→ Page text
--
Result includes per-section details:

Field Description
key Section identifier (e.g., "memory:soul", "rules:test-conventions")
priority Numeric priority (higher = harder to truncate)
originalChars Size before budget enforcement
finalChars Size after truncation
included Whether the section survived budget enforcement
truncated Whether the section was truncated

3. Request-Aware Priority (RequestFocus)

RequestFocus extracts signals from each user query to dynamically boost relevant context sections.

Extraction

public record RequestFocus(
    String querySummary,           // normalized query (max 160 chars)
    List<String> activeFilePaths,  // files in focus (max 6)
    List<String> activeSymbols,    // Java symbols from backticks/CamelCase (max 8)
    List<String> planSignals       // inferred action signals
)

Symbol extraction: Identifies backtick-quoted code (`StreamingAgentLoop`) and CamelCase identifiers. Validates as Java identifiers, optionally dotted (e.g., AppService.validate, max 6 segments).
--
Collected data entries
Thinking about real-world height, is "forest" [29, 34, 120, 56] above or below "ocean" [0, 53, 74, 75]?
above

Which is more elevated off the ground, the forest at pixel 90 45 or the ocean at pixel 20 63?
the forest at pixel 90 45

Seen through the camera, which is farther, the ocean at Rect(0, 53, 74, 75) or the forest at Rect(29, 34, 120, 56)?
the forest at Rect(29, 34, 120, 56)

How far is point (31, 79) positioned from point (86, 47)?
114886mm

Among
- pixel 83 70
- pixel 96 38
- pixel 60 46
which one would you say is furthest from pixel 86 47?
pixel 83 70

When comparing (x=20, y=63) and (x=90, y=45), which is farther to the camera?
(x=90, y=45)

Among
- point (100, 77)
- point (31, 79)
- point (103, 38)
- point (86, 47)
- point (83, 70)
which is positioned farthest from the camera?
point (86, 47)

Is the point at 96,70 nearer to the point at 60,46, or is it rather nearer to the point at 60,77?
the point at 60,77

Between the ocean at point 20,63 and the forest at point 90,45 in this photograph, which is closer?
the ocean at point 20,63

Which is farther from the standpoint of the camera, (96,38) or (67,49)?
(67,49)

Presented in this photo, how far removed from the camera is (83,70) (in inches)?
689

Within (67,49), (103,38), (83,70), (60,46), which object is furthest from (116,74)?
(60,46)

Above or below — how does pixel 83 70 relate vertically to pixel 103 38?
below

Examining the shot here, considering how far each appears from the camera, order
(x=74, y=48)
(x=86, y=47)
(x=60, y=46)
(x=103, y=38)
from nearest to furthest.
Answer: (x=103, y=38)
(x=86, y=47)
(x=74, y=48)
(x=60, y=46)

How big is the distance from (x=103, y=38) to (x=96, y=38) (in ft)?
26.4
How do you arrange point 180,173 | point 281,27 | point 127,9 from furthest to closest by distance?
--
→ Explore the material
A: Set down everything in the context-budget page from "3. Request-Aware Priority" down to "focus (max 6)".
B: Answer these questions using the context-budget page:
(i) What does the finalChars field record?
(ii) At most how many file paths does activeFilePaths hold?
(iii) At most how many segments can a dotted identifier have during symbol extraction?
C: Extend the context-budget page beyond its last sentence.
These lines have no connection to the context-budget page.

→ Responses to the exercise
A:
3. Request-Aware Priority (RequestFocus)

RequestFocus extracts signals from each user query to dynamically boost relevant context sections.

Extraction

public record RequestFocus(
    String querySummary,           // normalized query (max 160 chars)
    List<String> activeFilePaths,  // files in focus (max 6)

B:
(i) The size of the section after truncation.
(ii) Six.
(iii) Six.

C:
Plan signals (keyword-inferred):

  • "continue current execution" — continue, resume, next step
  • "planning context" — plan, next steps, steps to
  • "code change requested" — fix, implement, edit, update, refactor
  • "verification requested" — test, verify, review

Priority Boosting

applyRequestFocusPriority() boosts section priorities by up to 12 points (MAX_FOCUS_BOOST) based on RequestFocus signals:

Section type Boost condition Points
Memory Symbol match in content +16
Auto-memory Always (learned signals) +8
Markdown memory Active file mentioned +10
Journal Continuation signal +12
Rules Active file matches glob +4
Candidates Symbol match +6
Git context Continuation signal +6

This means a section about StreamingAgentLoop gets boosted when the user asks about that class, making it survive truncation even under budget pressure.


4. Request-Time Pruning

MessageCompactor.pruneForRequest()

Lightweight pre-flight pruning before each LLM call. Phase 1 only — no LLM calls, no session history mutation.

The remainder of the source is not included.